Note that we can use the parameters and states for model
itself in model_debug
, no need to make any changes. If you ran the original model this is the kind of error you would see:
rng = Xoshiro(0)
ps, st = Lux.setup(rng, model)
x = randn(rng, Float32, 1, 2)
try
model(x, ps, st)
catch e
println(e)
end
DimensionMismatch("A has shape (1, 1) but B has shape (3, 2)")
Ofcourse, this error will come with a detailed stacktrace, but it is still not very useful. Now let's try using the debug mode model:
try
model_debug(x, ps, st)
catch e
println(e)
end
[ Info: Input Type: Matrix{Float32} | Input Structure: (1, 2).
[ Info: Running Layer: Dense(1 => 16, relu) at location KeyPath(:model, :layers, :layer_1)!
[ Info: Output Type: Matrix{Float32} | Output Structure: (16, 2).
[ Info: Input Type: Matrix{Float32} | Input Structure: (16, 2).
[ Info: Running Layer: Dense(16 => 3) at location KeyPath(:model, :layers, :layer_2, :layers, :layer_1)!
[ Info: Output Type: Matrix{Float32} | Output Structure: (3, 2).
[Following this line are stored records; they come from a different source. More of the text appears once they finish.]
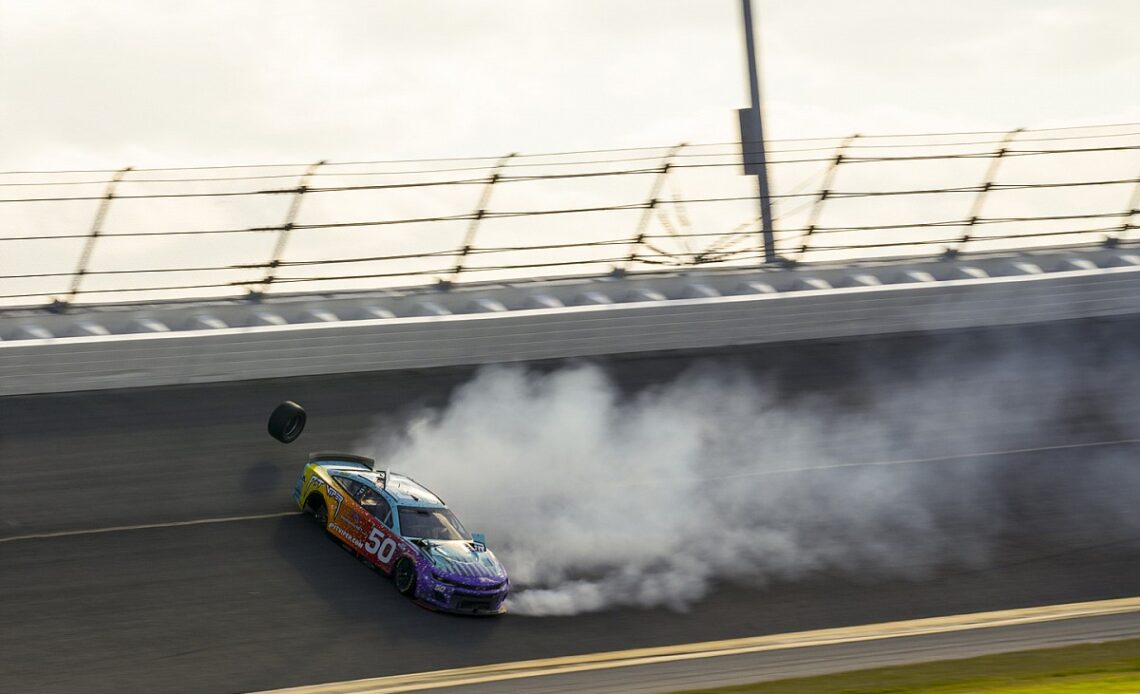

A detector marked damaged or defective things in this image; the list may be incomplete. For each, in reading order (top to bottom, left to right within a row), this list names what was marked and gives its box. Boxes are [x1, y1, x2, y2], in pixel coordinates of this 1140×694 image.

detached tire [265, 401, 305, 444]
detached tire [399, 553, 421, 597]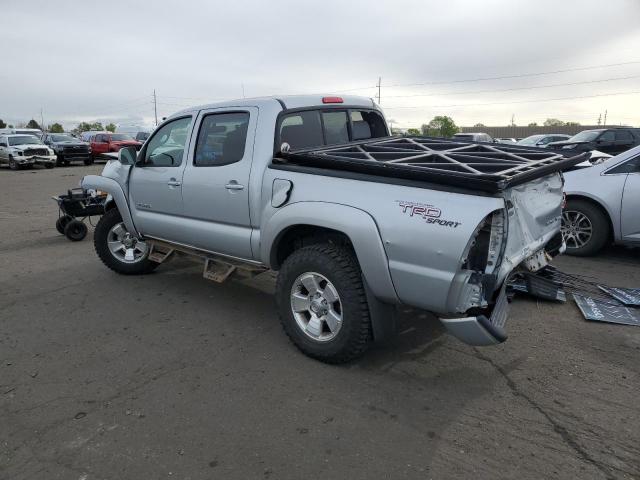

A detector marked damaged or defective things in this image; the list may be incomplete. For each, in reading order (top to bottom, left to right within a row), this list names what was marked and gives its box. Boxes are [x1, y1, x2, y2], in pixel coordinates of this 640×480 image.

crumpled rear fender [81, 174, 139, 238]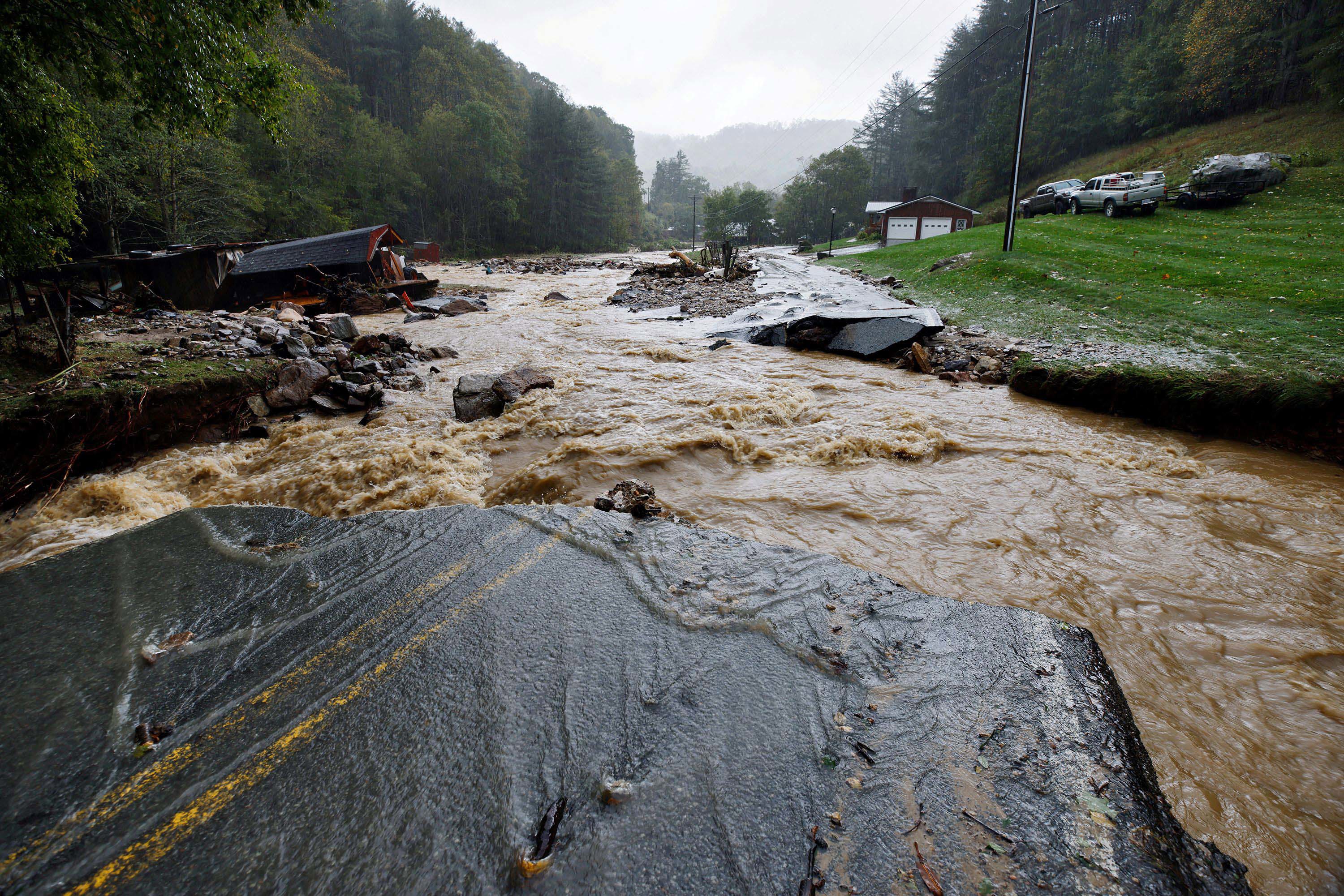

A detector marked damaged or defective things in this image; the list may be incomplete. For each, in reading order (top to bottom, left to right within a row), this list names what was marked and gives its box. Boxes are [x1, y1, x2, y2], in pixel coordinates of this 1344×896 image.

broken concrete chunk [263, 360, 332, 411]
broken concrete chunk [492, 368, 554, 403]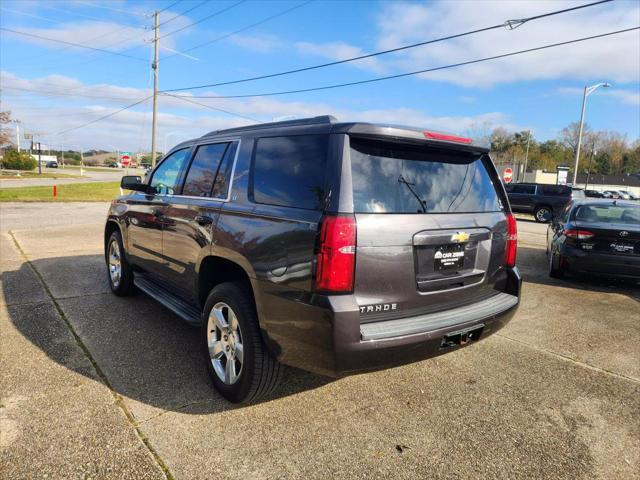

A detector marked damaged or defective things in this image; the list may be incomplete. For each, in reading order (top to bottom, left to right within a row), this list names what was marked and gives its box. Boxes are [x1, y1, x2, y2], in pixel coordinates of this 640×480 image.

pavement crack [8, 231, 178, 480]
pavement crack [496, 332, 640, 384]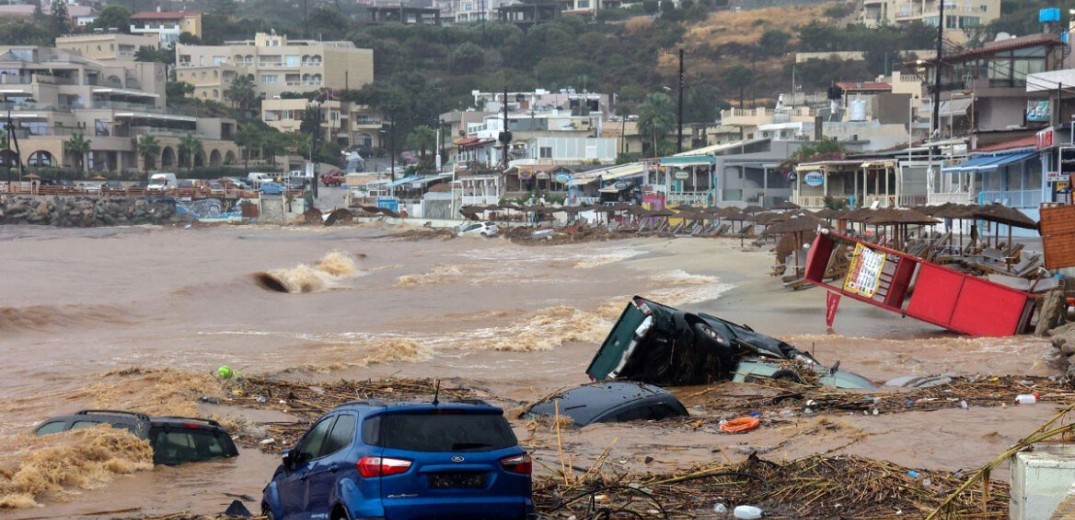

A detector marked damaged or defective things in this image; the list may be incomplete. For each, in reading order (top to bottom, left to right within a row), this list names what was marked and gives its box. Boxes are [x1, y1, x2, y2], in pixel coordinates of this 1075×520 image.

overturned vehicle [588, 296, 872, 390]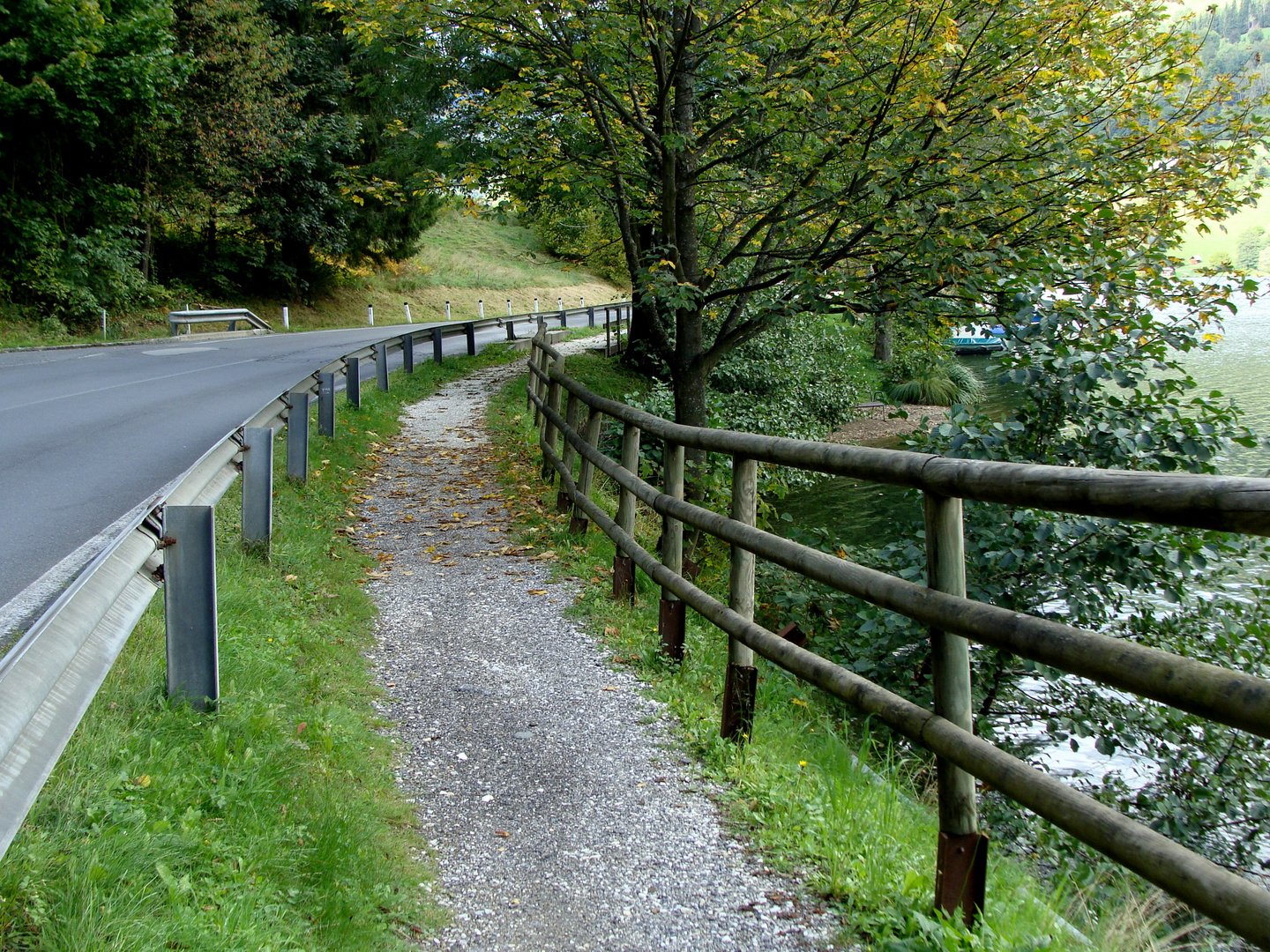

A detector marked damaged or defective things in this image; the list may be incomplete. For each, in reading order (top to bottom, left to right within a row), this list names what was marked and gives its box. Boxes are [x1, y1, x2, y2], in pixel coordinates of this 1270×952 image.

rusty metal post base [614, 550, 635, 604]
rusty metal post base [660, 599, 691, 659]
rusty metal post base [721, 665, 757, 746]
rusty metal post base [934, 832, 990, 929]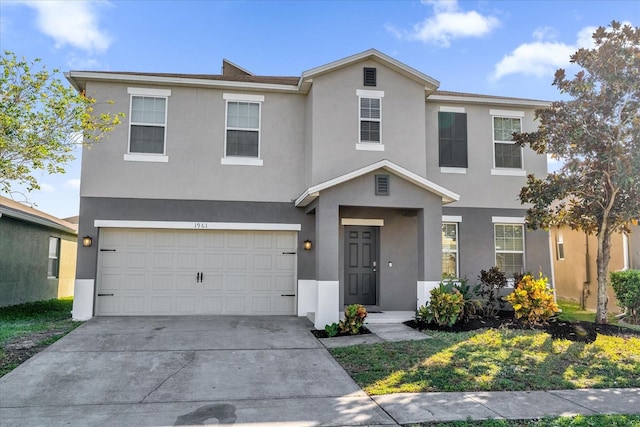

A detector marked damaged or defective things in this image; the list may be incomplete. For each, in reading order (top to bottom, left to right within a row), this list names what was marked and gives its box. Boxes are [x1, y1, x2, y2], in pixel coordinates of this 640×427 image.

driveway crack [141, 352, 196, 404]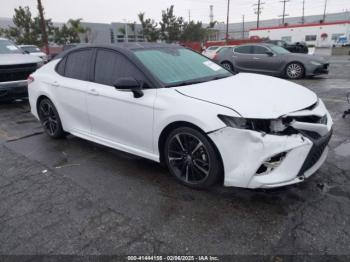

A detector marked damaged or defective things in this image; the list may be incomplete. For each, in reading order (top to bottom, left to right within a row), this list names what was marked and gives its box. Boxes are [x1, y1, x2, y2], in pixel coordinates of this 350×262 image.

broken headlight [219, 114, 270, 133]
crumpled hood [176, 73, 318, 119]
damaged bumper [209, 99, 332, 187]
front-end collision damage [209, 98, 332, 188]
[ Info: Input Type: Matrix{Float32} | Input Structure: (3, 2).
[ Info: Running Layer: Dense(1 => 1) at location KeyPath(:model, :layers, :layer_2, :layers, :layer_2)!
┌ Error: Layer Dense(1 => 1) failed!! This layer is present at location KeyPath(:model, :layers, :layer_2, :layers, :layer_2).
└ @ Lux.Experimental /var/lib/buildkite-agent/builds/gpuci-1/julialang/lux-dot-jl/src/contrib/debug.jl:103
DimensionMismatch("A has shape (1, 1) but B has shape (3, 2)")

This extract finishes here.